Another measure, called a “Red Flag Bill,” would allow people — family members, law enforcement officers or school officials — to file extreme risk protective orders, which would prohibit a person from purchasing or possessing a firearm for up to one year.

The issue of guns in schools is also addressed in the bill package. Prior state law banned guns from school grounds unless authorized by a school administrator, but the new bill goes further, banning administrators from allowing teachers and other school employees working in K-12 schools from being armed.

The New York State Assembly and Senate have Democratic majorities, making it likely that the measures, at least eight of which will be up for a vote, will pass.

“The legislation we pass today will help keep weapons suited for war off the streets and out of the hands of people who are a threat to themselves and others,” said Joseph Lentol, chair of the Codes Committee, in a press release.

Once the measures are passed, they will then be sent to Governor Andrew Cuomo, who has been an outspoken supporter of the stricter gun measures.
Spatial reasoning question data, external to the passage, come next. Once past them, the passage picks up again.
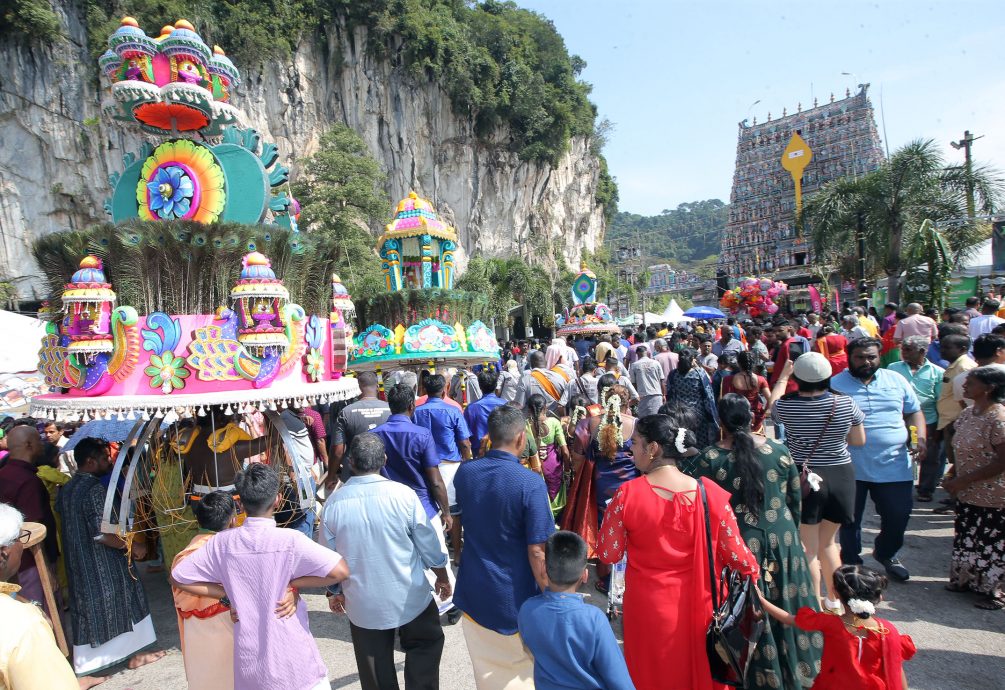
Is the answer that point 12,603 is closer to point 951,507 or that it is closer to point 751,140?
point 951,507

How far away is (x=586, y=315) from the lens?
1969 centimetres

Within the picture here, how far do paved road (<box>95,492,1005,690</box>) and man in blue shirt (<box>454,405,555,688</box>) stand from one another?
974 mm

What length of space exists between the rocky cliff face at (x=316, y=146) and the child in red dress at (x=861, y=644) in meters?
23.7

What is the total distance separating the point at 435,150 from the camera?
3734 cm

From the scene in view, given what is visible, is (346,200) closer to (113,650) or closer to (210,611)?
(113,650)

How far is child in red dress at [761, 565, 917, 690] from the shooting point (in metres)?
2.38

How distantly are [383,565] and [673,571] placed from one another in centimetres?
138

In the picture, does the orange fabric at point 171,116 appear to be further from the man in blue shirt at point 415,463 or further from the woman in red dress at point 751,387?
the woman in red dress at point 751,387

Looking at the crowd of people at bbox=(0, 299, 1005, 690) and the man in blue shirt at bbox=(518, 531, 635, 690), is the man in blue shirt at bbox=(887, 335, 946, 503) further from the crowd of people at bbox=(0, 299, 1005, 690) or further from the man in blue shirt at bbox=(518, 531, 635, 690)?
the man in blue shirt at bbox=(518, 531, 635, 690)

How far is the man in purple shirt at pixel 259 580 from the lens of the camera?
2527 mm

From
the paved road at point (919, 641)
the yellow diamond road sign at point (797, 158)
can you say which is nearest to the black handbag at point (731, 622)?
the paved road at point (919, 641)

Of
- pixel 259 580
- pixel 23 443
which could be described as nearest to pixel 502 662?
Answer: pixel 259 580

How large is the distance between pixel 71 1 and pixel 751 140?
52.9 metres

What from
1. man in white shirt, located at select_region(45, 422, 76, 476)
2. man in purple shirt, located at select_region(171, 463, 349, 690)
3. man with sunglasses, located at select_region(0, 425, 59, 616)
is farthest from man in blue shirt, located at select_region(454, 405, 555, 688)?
man in white shirt, located at select_region(45, 422, 76, 476)
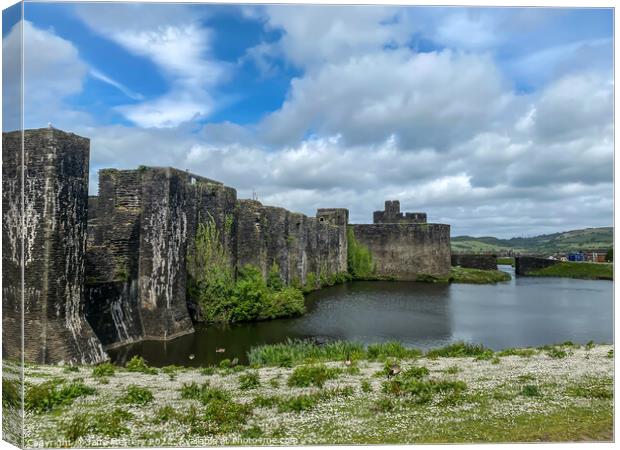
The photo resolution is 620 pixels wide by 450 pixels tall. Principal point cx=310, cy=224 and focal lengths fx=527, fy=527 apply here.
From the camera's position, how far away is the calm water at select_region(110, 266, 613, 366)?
1630cm

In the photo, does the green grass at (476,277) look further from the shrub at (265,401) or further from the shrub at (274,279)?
the shrub at (265,401)

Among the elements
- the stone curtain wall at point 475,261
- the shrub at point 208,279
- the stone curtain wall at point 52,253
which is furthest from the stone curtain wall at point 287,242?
the stone curtain wall at point 475,261

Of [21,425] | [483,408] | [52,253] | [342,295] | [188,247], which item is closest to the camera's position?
[21,425]

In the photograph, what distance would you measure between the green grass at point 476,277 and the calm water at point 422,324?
11590 mm

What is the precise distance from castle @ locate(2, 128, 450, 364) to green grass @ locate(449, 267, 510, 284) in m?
20.6

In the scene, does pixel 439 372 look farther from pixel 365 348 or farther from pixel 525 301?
pixel 525 301

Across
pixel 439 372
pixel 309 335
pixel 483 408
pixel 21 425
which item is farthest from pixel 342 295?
pixel 21 425

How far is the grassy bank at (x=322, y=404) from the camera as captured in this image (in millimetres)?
7047

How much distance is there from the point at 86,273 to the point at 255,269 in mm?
9597

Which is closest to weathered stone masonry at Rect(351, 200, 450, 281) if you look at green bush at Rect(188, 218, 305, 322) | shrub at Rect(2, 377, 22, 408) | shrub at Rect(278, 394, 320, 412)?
green bush at Rect(188, 218, 305, 322)

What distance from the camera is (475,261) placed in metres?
53.2

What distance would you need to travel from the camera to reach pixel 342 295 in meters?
31.9

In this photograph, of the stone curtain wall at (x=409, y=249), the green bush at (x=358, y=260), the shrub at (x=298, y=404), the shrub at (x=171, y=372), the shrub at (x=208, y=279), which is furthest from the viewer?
the green bush at (x=358, y=260)

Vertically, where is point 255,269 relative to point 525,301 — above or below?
above
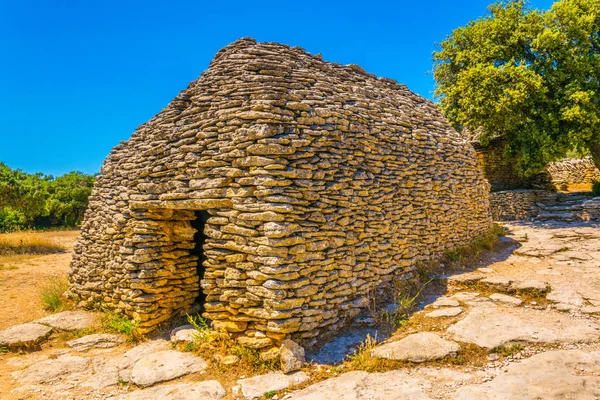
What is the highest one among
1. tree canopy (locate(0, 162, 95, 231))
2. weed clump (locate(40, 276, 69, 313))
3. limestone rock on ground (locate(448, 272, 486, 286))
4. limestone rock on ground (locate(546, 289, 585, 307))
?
tree canopy (locate(0, 162, 95, 231))

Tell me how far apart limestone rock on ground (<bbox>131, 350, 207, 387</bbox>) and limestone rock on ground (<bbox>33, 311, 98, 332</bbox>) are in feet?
7.67

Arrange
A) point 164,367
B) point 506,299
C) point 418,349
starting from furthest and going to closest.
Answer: point 506,299 < point 164,367 < point 418,349

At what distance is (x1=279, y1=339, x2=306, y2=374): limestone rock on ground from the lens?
13.1 feet

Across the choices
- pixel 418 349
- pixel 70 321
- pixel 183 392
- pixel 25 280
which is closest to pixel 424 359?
pixel 418 349

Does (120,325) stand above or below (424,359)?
above

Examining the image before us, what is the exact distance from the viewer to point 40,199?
18.0 m

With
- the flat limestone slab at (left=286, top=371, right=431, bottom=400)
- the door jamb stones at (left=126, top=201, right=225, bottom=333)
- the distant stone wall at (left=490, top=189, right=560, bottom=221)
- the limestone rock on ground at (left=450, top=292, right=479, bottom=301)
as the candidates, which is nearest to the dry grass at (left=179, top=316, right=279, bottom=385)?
the flat limestone slab at (left=286, top=371, right=431, bottom=400)

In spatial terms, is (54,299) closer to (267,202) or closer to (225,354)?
(225,354)

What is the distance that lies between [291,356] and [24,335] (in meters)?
4.94

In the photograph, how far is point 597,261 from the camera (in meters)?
7.08

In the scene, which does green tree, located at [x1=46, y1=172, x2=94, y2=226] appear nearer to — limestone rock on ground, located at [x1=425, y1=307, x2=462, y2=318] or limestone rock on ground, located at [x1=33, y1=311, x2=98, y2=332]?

Cuomo said on Tuesday that the gun laws come in response to a “widespread epidemic” of mass shootings in the United States, according to the Associated Press.

“The Assembly Majority has a long history of fighting to keep weapons out of the hands of dangerous individuals,” Assembly Speaker Carl Heastie said in the press release. “Today, along with our Senate colleagues, we will pass a package of common sense reforms to address the root causes of gun violence in our communites, and make New York a safer place for everyone.”